RECORDED INFORMATION →
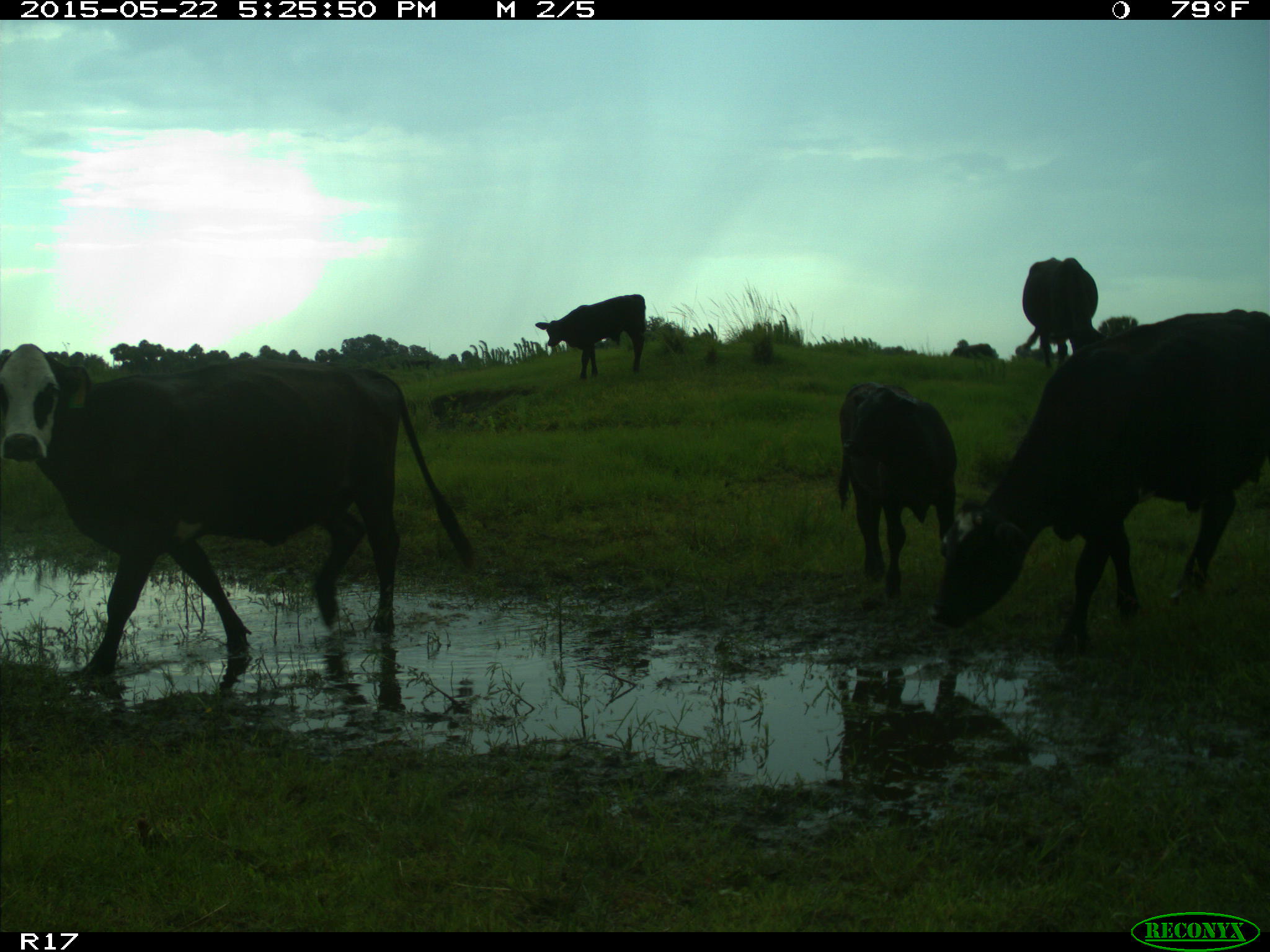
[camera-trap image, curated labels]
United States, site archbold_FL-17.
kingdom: Animalia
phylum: Chordata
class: Mammalia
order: Artiodactyla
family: Bovidae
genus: Bos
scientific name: Bos taurus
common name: domestic cow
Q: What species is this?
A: Bos taurus (domestic cow).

TASK DIRECTIONS →
Write out, word for word, the line containing "family: Bovidae" and every line after it to the end of the data above.

EXERCISE RESULT →
family: Bovidae
genus: Bos
scientific name: Bos taurus
common name: domestic cow
Q: What species is this?
A: Bos taurus (domestic cow).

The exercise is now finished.